[start of EXTRACT]

Both have their place. The blower door test checks for air leaks. The infrared imaging (FLIR) checks for heat radiation leaks. FLIR imaging is pretty good, but I would think that it would be most effective when done in winter to show the strongest thermal differences. The blower door test can be done all year.


----------



## fishingpol (Jul 29, 2011)

I had one done through my elec and nat gas provider.  The subcontractor was great, put extra insulation in the attic, and insulated a few walls that I did not gut out when I bought the house.  Airsealing was also done, which I was surprised to see some of the areas they found that leaked air.  The blower door test was done before and after with great results.  They also did a combustion test on the boiler to make sure the house still let in make-up air.  About 3/4 of the insulation cost was paid by the utility.  I found it well worth it.


----------



## benjamin (Jul 31, 2011)

Highbeam said:
			
		

> . I do believe that a blower test would be an excellent way to determine the tightness of your home, a quality that is impossible to see without a blower test.



Any good insulator/energy auditor/contractor should be able to "see" how leaky a home is for all practical purposes.  A photo taken by a realtor from the street is enough to rank most houses fairly accurately on a leakiness scale, a look through the attic and at the sill plate will detect most of the leaks that the blower door and camera will find. 

If you're the guy in MS heating with free wood, a blower door test is completely unnecesary.  On the other hand, if you're spending most of your energy on AC in VA with ductwork in the attic...  get the blower test.


----------



## begreen (Jul 31, 2011)

A street look is not going to tell you diddly about how well a house is sealed. Our house is 87 years old, but it has had a lot of work put into sealing leaks. Agreed that a good visual inspection of the areas mentioned, plus door and window sealing, outlet gaskets and inspection of other penetrations in the house envelope like recessed cans will provide a good start toward tightening up a house. This followed by a blower door test can find other places you may have missed.

[end of EXTRACT]

**TASKS TO COMPLETE:**
1) Retype the stretch of the blower door thread from "A street look" through "may have missed.".
2) Answer these questions from the blower door thread.
(a) What does infrared imaging (FLIR) check for?
(b) About what share of the insulation cost was paid by the utility?
(c) How old is the house described in the final post?

[start of DATA SUPPLIED]

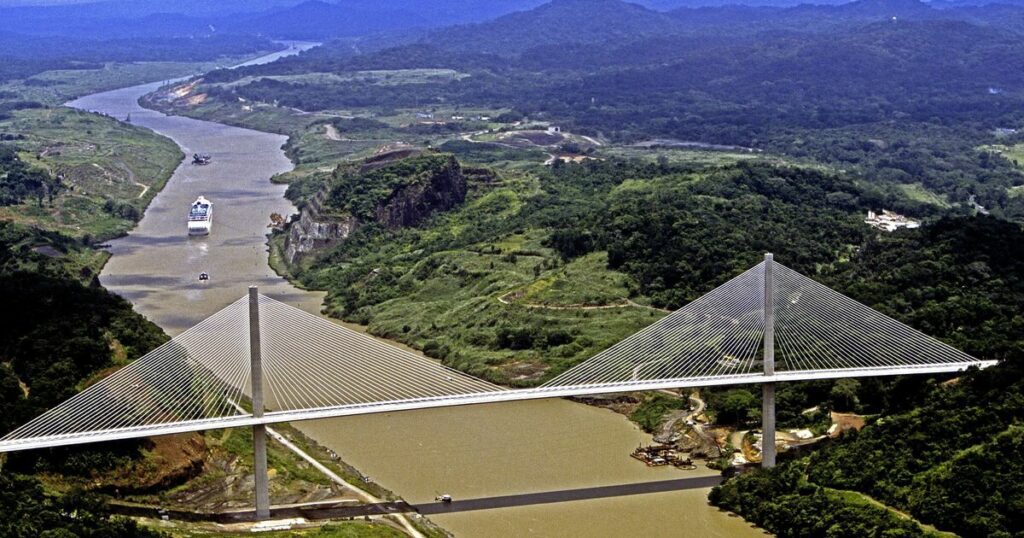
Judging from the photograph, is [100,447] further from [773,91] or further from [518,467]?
[773,91]

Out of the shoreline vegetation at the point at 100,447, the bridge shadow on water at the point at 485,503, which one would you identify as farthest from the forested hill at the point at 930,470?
the shoreline vegetation at the point at 100,447

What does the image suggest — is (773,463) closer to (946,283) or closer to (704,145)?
(946,283)

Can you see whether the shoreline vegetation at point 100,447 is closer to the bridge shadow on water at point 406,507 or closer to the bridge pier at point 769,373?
the bridge shadow on water at point 406,507

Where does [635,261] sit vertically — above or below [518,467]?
above

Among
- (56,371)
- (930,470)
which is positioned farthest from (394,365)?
(930,470)

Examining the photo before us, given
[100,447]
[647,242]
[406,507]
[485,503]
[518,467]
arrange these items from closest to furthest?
[100,447] < [406,507] < [485,503] < [518,467] < [647,242]

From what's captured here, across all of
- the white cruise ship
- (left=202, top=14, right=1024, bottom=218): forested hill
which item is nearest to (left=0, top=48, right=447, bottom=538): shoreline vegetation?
the white cruise ship

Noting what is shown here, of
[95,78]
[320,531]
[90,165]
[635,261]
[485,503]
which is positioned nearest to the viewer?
[320,531]
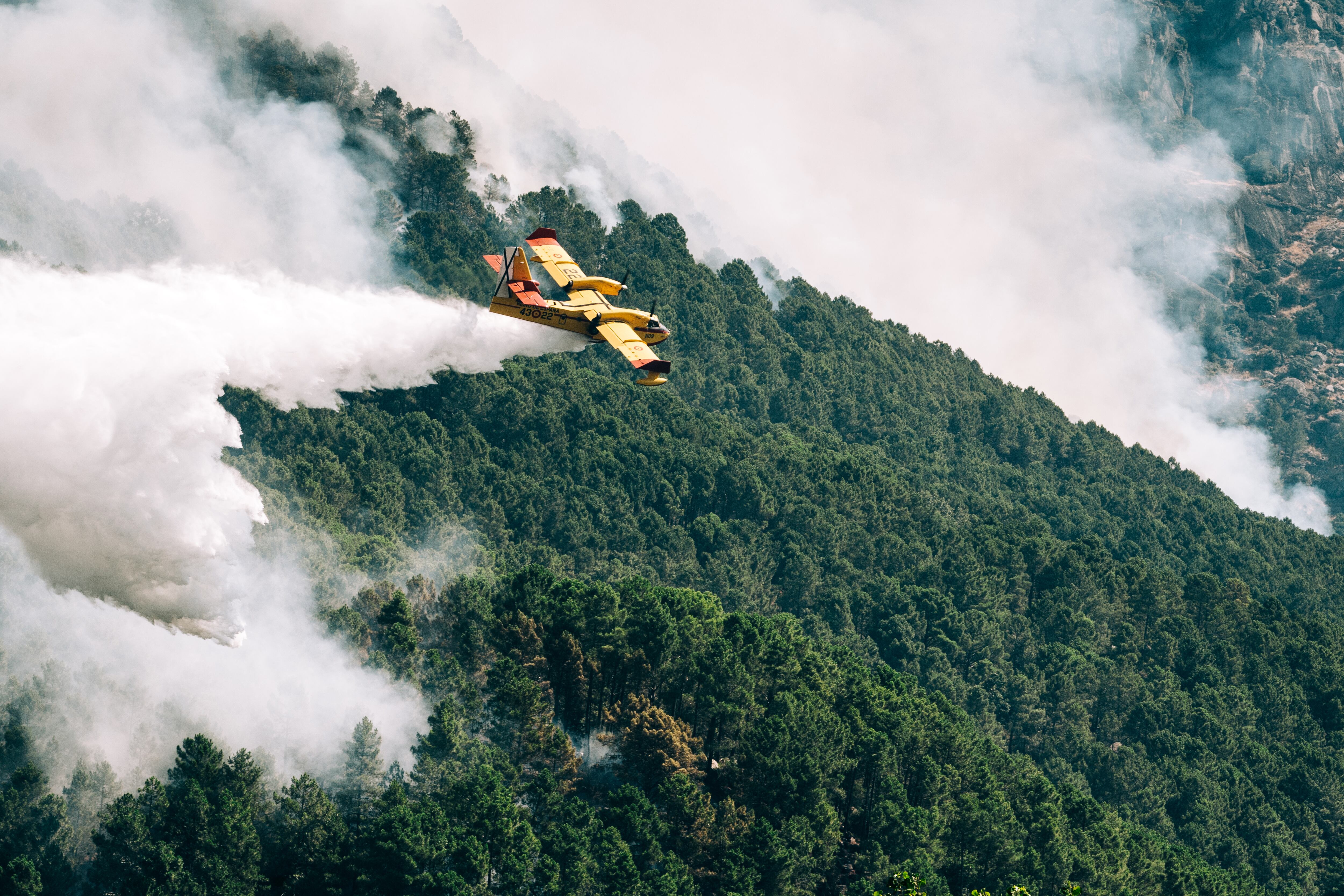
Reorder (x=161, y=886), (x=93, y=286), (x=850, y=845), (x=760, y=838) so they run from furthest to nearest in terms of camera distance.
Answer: (x=850, y=845)
(x=760, y=838)
(x=161, y=886)
(x=93, y=286)

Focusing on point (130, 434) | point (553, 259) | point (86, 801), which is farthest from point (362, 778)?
point (553, 259)

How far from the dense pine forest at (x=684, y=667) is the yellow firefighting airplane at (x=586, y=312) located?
748 inches

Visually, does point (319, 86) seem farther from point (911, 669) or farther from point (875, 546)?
point (911, 669)

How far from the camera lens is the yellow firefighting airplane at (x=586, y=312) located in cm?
7594

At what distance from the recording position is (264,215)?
503 ft

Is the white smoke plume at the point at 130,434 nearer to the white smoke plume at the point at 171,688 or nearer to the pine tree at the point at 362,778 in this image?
the pine tree at the point at 362,778

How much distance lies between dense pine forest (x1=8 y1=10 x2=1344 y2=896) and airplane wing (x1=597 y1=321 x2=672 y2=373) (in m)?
19.0

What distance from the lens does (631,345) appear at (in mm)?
76312

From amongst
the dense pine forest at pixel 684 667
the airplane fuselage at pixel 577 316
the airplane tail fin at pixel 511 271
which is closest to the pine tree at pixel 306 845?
the dense pine forest at pixel 684 667

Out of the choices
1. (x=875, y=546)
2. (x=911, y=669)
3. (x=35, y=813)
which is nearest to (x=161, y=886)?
(x=35, y=813)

[end of DATA SUPPLIED]

**FULL SOLUTIONS:**
1)
A street look is not going to tell you diddly about how well a house is sealed. Our house is 87 years old, but it has had a lot of work put into sealing leaks. Agreed that a good visual inspection of the areas mentioned, plus door and window sealing, outlet gaskets and inspection of other penetrations in the house envelope like recessed cans will provide a good start toward tightening up a house. This followed by a blower door test can find other places you may have missed.

2)
(a) Heat radiation leaks
(b) About 3/4
(c) 87 years old